Martin’s dissertation research focuses on evaluating Prescription Drug Monitoring Program (PDMP) electronic health record (EHR) integration’s impact on opioid prescribing at UAB. After starting the project, Martin began to see the difficulty of obtaining and transforming some types of health system data for research purposes. After voicing her concerns at UAB’s first Learning Health System Month webinar series and demonstrating a passion for continuous improvement and connecting the health system to research, Martin was chosen in 2022 as the Inaugural Learning Health System (LHS) Fellow under the direction of Allyson G. Hall, Ph.D., UAB Professor and Director of Graduate Programs in Healthcare Quality and Safety.
“It’s just logical to me, to connect continuous improvement healthcare initiatives to research. UAB LHS’s goal is to bi-directionally help connect research to practice, and I am honored and excited to be a part of this team,” said Martin. She and Hall have been working with UAB’s Clinical Practice Transformation Team to help disseminate their 3DPS™ continuous improvement process and will be working with them in the coming months to help evaluate and disseminate UAB’s ED Redesign Project.
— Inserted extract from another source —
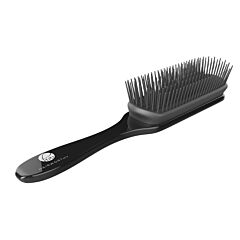 Hairworthy Hairembrace Styling Brush - 1 Brush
Martin admittedly struggled with meeting her potential earlier in her career and is candid about the mistakes she made along the way. As an advocate for student success, she works hard to help other students find their way and not repeat her mistakes. For example, through the Healthcare Information and Management Systems Society (HIMSS), she served 3 years as the Student Liaison for the Alabama chapter, where she helped connect Alabama students interested in health IT to scholarships, education, and networking opportunities. Last fall, Martin chaired the first HIMSS Gulf Coast Chapters (GC3) Conference Student Poster Competition in Mobile, Alabama, opening professional development opportunities for health IT students in Alabama, Mississippi, and Louisiana. She joined the newly formed UAB HSA PhD Student Professional Development Committee earlier this year. “We are spending 4 or more years here as PhD students, and this committee wants to do everything possible to maximize our investment and see our PhD students succeed,” said Martin.
Martin was also selected as one of 10 global recipients to participate in the 2021-2022 HIMSS Emerging Healthcare Leaders Program where she received nine months of professional development and leadership training and support, complimentary access to HIMSS Healthcare IT Foundations Course and the CAHIMS™ Exam, and a fully paid trip to HIMSS22 in Orlando to attend the Professional Development Symposium and the Emerging Healthcare Leaders Workshop and Reception. “This program was exactly what I was looking for to grow my leadership and professional development skills, and I feel more prepared to start my academic job search journey this fall,” said Martin.
“I am so grateful to HIMSS, the HIMSS AL Chapter, UAB Medicine, the Center for Outcomes and Effectiveness Research and Education (COERE), the Center for Clinical and Translational Sciences (CCTS), UAB’s School of Health Professions, and JCDH for these opportunities as a PhD student,” said Martin.